SUPPLIED INFORMATION: Begin
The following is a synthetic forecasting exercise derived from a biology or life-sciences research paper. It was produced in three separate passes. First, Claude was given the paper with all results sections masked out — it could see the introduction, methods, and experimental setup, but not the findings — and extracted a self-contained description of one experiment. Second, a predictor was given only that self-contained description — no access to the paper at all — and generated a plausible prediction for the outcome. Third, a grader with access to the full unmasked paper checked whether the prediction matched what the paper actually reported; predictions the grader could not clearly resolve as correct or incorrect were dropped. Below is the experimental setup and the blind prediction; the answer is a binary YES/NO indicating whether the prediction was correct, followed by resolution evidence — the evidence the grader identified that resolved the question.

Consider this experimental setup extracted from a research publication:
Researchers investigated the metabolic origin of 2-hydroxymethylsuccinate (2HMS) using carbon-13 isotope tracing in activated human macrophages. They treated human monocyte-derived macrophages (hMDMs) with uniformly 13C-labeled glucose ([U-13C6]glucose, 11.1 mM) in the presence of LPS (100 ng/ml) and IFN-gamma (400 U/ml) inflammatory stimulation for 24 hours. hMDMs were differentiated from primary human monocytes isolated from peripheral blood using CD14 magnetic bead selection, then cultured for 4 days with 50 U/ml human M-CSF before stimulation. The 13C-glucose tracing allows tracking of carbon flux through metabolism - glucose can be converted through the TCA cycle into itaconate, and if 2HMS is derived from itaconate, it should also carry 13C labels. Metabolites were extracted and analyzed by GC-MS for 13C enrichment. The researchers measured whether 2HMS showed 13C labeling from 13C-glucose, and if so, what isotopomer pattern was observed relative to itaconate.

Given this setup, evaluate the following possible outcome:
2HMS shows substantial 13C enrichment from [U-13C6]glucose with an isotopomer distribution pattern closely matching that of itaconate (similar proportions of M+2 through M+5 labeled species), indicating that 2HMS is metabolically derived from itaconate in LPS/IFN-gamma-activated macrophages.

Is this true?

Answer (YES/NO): NO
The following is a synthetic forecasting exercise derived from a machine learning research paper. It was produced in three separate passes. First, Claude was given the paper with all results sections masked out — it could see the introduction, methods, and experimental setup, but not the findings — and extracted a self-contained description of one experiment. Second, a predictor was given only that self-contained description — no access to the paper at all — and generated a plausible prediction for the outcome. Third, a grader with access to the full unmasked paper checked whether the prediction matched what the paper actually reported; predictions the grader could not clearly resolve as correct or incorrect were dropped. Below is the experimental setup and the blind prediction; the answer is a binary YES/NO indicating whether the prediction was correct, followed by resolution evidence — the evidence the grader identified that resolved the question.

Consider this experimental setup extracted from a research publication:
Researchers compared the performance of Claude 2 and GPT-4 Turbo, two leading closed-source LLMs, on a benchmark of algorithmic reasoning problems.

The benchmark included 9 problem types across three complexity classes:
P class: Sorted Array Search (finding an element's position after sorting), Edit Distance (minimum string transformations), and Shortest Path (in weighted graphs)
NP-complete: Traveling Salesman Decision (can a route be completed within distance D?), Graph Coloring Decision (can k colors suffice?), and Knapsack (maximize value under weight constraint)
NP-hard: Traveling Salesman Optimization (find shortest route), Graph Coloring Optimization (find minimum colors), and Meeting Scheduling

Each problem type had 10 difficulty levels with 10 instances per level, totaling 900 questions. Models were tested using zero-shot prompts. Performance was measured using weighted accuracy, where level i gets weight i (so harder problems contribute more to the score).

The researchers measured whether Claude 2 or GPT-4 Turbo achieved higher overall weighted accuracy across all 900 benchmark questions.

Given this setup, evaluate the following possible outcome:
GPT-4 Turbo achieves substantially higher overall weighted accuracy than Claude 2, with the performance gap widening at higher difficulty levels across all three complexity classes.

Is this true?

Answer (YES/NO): NO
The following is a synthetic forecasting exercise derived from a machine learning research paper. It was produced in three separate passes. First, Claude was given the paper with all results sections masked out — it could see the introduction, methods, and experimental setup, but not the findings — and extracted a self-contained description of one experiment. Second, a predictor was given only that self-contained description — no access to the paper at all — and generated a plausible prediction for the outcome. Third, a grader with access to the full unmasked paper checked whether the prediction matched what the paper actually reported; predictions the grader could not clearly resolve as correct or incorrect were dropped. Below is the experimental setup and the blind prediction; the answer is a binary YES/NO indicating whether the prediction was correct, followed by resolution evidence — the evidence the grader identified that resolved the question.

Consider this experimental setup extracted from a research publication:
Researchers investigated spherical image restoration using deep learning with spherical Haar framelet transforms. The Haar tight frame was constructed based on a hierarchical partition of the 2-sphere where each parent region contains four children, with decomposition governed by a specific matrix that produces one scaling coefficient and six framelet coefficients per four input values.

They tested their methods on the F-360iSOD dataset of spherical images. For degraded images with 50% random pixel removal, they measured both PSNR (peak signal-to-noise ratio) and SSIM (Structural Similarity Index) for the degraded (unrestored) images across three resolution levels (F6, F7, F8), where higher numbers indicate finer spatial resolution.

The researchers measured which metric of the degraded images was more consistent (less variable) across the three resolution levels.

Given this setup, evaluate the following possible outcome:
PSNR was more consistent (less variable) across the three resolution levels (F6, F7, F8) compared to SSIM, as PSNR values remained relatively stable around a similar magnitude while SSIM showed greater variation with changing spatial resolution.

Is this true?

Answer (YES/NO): YES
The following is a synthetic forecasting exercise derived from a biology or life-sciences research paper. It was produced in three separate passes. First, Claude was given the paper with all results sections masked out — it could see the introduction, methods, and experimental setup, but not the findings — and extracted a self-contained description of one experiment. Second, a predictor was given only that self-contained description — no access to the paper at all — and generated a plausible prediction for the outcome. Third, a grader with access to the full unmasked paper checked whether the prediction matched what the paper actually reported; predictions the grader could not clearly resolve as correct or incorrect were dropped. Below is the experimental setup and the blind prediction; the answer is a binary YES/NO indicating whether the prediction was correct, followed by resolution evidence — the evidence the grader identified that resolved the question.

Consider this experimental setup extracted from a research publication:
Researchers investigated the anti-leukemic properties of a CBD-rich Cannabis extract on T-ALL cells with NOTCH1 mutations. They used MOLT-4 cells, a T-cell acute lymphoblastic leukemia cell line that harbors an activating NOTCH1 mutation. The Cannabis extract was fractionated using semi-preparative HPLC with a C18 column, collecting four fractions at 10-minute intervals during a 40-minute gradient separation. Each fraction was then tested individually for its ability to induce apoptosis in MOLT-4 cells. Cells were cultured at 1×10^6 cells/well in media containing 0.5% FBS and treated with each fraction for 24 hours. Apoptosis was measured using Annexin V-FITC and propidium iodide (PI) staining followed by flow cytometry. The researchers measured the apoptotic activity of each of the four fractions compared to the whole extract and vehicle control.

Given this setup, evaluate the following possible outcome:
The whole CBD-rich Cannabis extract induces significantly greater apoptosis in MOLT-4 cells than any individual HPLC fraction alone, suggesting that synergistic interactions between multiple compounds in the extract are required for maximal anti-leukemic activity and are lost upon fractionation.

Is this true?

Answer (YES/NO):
SUPPLIED INFORMATION: End
• **EXERCISE BRIEF**
Say how many lines of the entries hold the string "more". Nothing but the number should be given.

• **RESULT FOR THIS EXERCISE**
3